Residents on Capitol Hill, where one-bedroom apartments often rent for well over $2,000, have witnessed jarring violent crimes, including a shooting captured by a doorbell camera last month.
Mr. Allen was assaulted and pistol-whipped a few years ago, he said, by two people who shot a gun right next to his head, neither of whom was ever caught.
“I’ve got a scar down the back of my head that I carry with me,” he said, adding of the perpetrators: “There was no accountability there.”
None of the violence, Mr. Allen said, was grounds for throwing him out.
The councilman noted that the city had been in a recession when he pushed for the police budget to be cut, and that Washington is far from the only city facing officer shortages. He pointed to his work expanding the police cadet pipeline and establishing a $25,000 signing bonus for new recruits.
Mr. Allen said reducing crime was the council’s highest priority but argued that merely implementing tougher sentences, as recall backers have demanded, was shortsighted. Working with “at-risk” communities to give young people opportunities, he said, was needed to pull them away from a life of crime.
“Otherwise, you’re just waiting until crime happens, then reacting to it,” he said.
Opponents of the recall have been quick to label its organizers as carpetbaggers, citing January’s campaign finance report that showed a slew of Republican donors who reside outside Ward 6 contributing.
Elizabeth Engel, the president of the Ward 6 Democrats, called the effort “a waste of energy, a waste of attention and a waste of taxpayer money” that was merely scapegoating Mr. Allen.
“Crime is an issue in D.C.,” Ms. Engel said. “But addressing it is complex, and certainly Charles is not personally responsible for any of this.”
Proponents, however, argue that Mr. Allen has exacerbated a bad situation, in the process “helping make this argument for Trump,” that crime in liberal cities is out of control, Mr.
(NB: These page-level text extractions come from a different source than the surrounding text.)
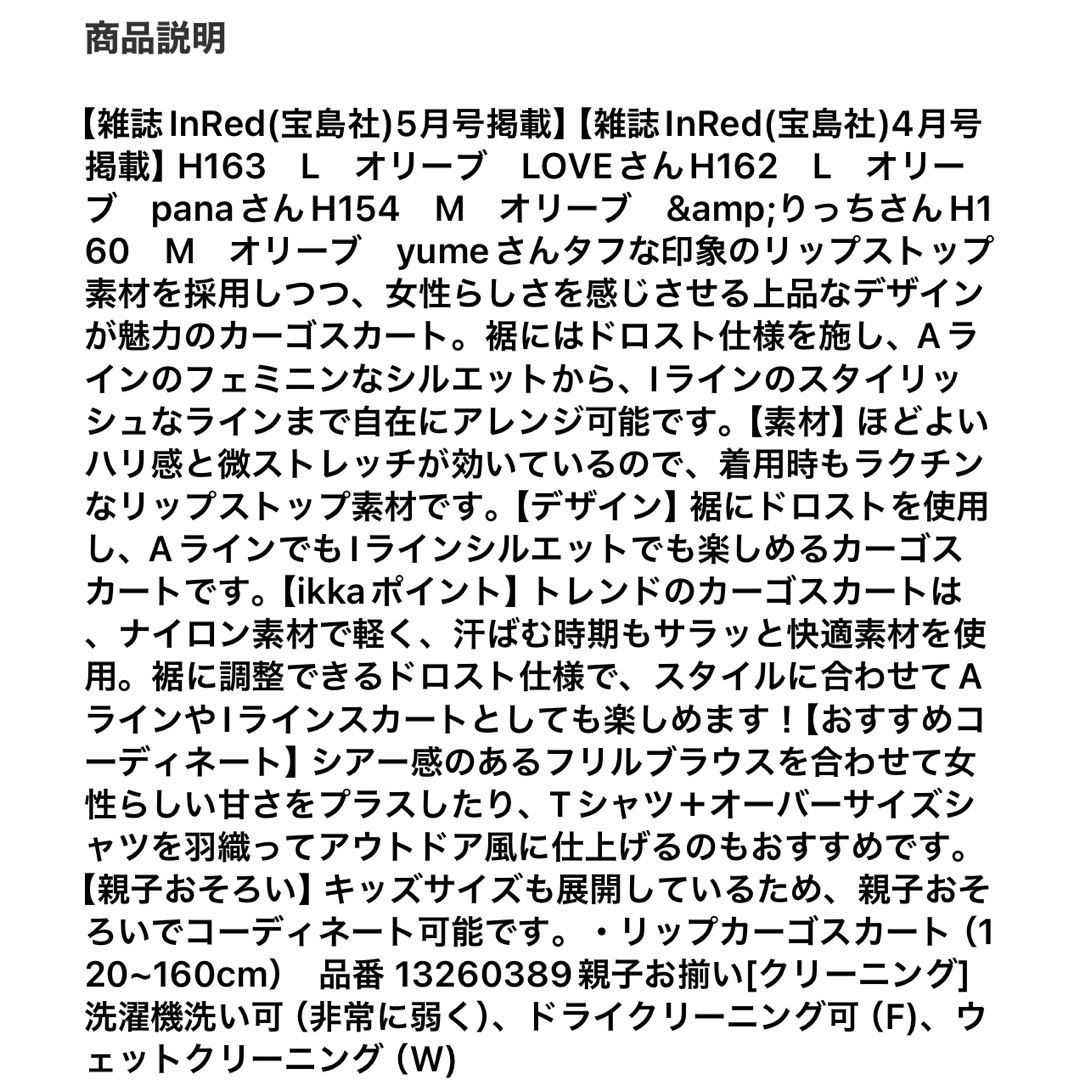 商品説明

【雑誌InRed(宝島社)5月号掲載】【雑誌InRed(宝島社)4月号掲載】H163　L　オリーブ　LOVEさんH162　L　オリーブ　panaさんH154　M　オリーブ　&amp;りっちさんH160　M　オリーブ　yumeさんタフな印象のリップストップ素材を採用しつつ、女性らしさを感じさせる上品なデザインが魅力のカーゴスカート。裾にはドロスト仕様を施し、Aラインのフェミニンなシルエットから、Iラインのスタイリッシュなラインまで自在にアレンジ可能です。【素材】ほどよいハリ感と微ストレッチが効いているので、着用時もラクチンなリップストップ素材です。【デザイン】裾にドロストを使用し、AラインでもIラインシルエットでも楽しめるカーゴスカートです。【ikkaポイント】トレンドのカーゴスカートは、ナイロン素材で軽く、汗ばむ時期もサラッと快適素材を使用。裾に調整できるドロスト仕様で、スタイルに合わせてAラインやIラインスカートとしても楽しめます！【おすすめコーディネート】シアー感のあるフリルブラウスを合わせて女性らしい甘さをプラスしたり、Tシャツ＋オーバーサイズシャツを羽織ってアウトドア風に仕上げるのもおすすめです。【親子おそろい】キッズサイズも展開しているため、親子おそろいでコーディネート可能です。・リップカーゴスカート（120~160cm）　品番 13260389親子お揃い[クリーニング]洗濯機洗い可（非常に弱く）、ドライクリーニング可（F)、ウェットクリーニング（W)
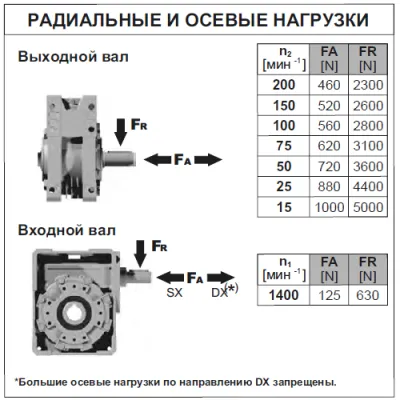 РАДИАЛЬНЫЕ И ОСЕВЫЕ НАГРУЗКИ

Выходной вал

$F_R$

$F_A$

| $n_2$ [мин $^{-1}$] | FA [N] | FR [N] |
|---|---|---|
| 200 | 460 | 2300 |
| 150 | 520 | 2600 |
| 100 | 560 | 2800 |
| 75 | 620 | 3100 |
| 50 | 720 | 3600 |
| 25 | 880 | 4400 |
| 15 | 1000 | 5000 |

Входной вал

$F_R$

$F_A$

SX DX(*)

| $n_1$ [мин $^{-1}$] | FA [N] | FR [N] |
|---|---|---|
| 1400 | 125 | 630 |

*Большие осевые нагрузки по направлению DX запрещены.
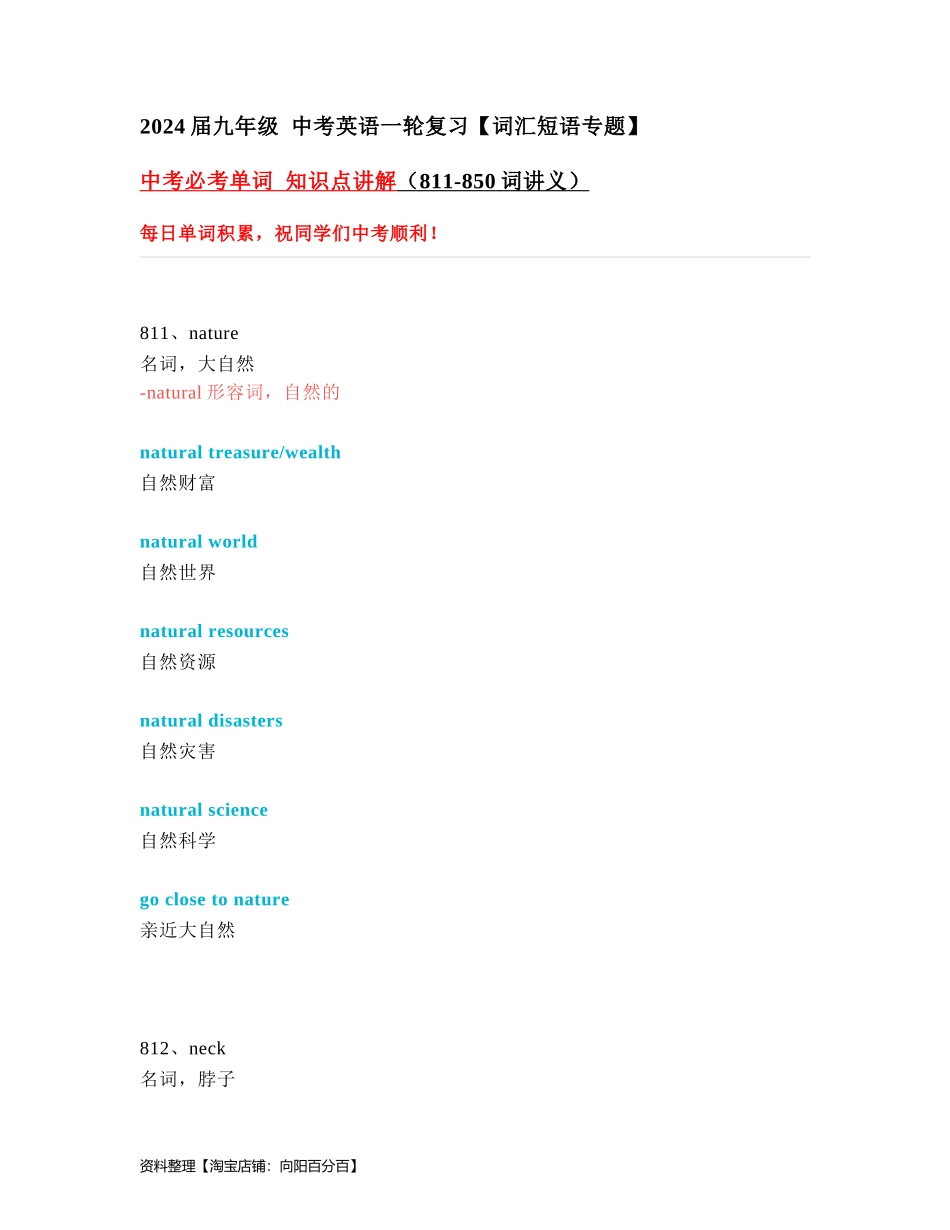 2024 届九年级 中考英语一轮复习【词汇短语专题】

中考必考单词 知识点讲解（811-850 词讲义）

每日单词积累，祝同学们中考顺利！

811、nature
名词，大自然
-natural 形容词，自然的

natural treasure/wealth
自然财富

natural world
自然世界

natural resources
自然资源

natural disasters
自然灾害

natural science
自然科学

go close to nature
亲近大自然

812、neck
名词，脖子

资料整理【淘宝店铺：向阳百分百】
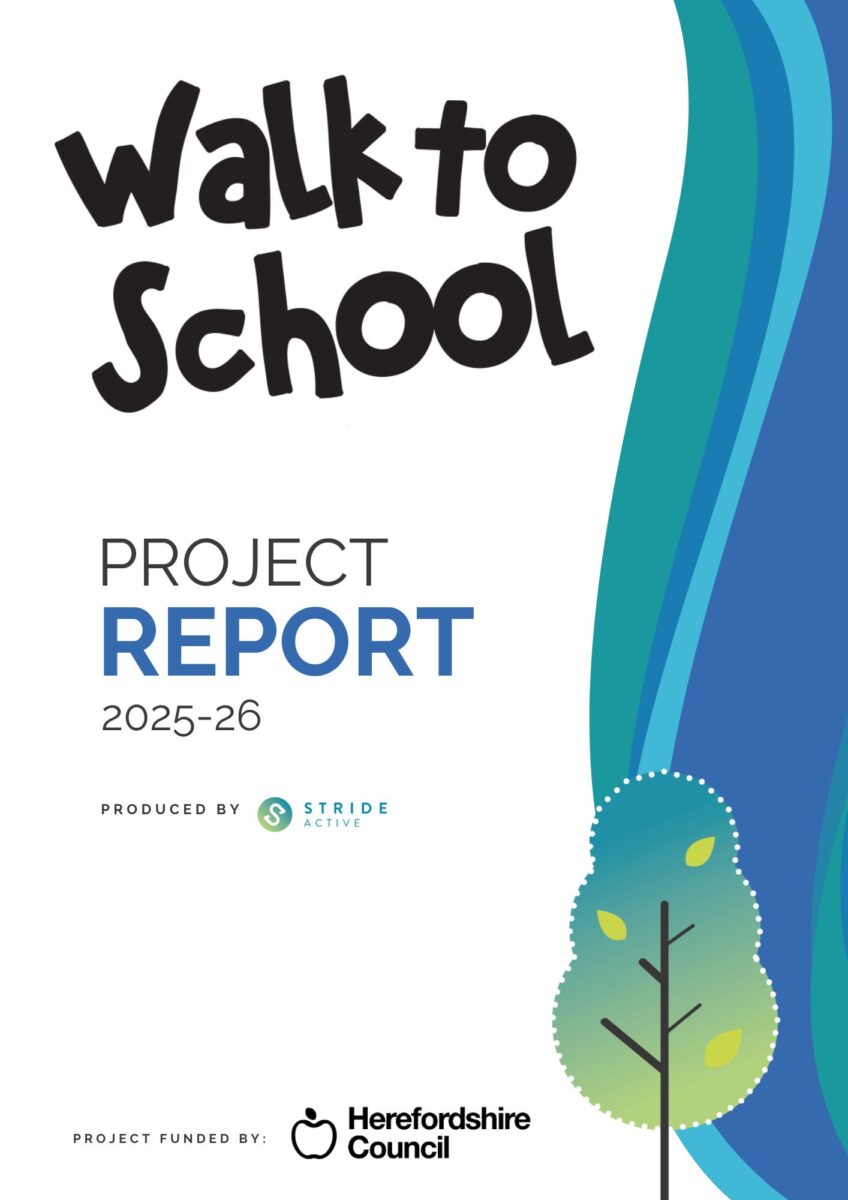 Walk to School

PROJECT
REPORT
2025-26

PRODUCED BY STRIDE ACTIVE

PROJECT FUNDED BY: Herefordshire Council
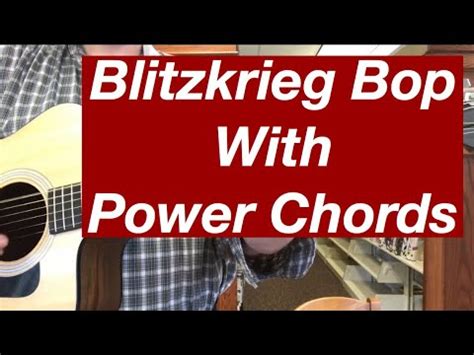 Blitzkrieg Bop
With
Power Chords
Masters said.
For April Brown, a real estate agent, a third-generation Washingtonian and the treasurer of the recall effort, the bid to remove Mr. Allen is an opportunity for those long ignored to be heard.
Ms. Brown, who is Black, said her own experience with crime in Washington — her mother was carjacked by four teenagers, none of whom was ever caught, and she witnessed an attempted carjacking down her street — has spurred her to speak out.
“Sometimes I feel like we’re silenced,” she said. “Unfortunately, I feel that’s what a lot of politicians do. They want to speak for the Black community, not with the Black community.”
Mark Ugoretz, a retired lobbying executive who moved to Washington in 1968 during riots following the assassination of Martin Luther King Jr. and is backing the recall of Mr. Allen, said the brazenness of crime in the city had resonated with residents across political and economic lines.
“This is the first time we’ve had crime where some kid can stick a Glock at your face and steal your car,” he said.